* Aim of the task *
Print the listing that follows, character for character.

────────────────────

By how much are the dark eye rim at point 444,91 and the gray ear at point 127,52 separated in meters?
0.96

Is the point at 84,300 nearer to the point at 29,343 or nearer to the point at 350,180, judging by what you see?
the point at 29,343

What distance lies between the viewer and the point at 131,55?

────────────────────

* Task response *
By how much are the dark eye rim at point 444,91 and the gray ear at point 127,52 separated in meters?
0.96

Is the point at 84,300 nearer to the point at 29,343 or nearer to the point at 350,180, judging by what you see?
the point at 29,343

What distance lies between the viewer and the point at 131,55?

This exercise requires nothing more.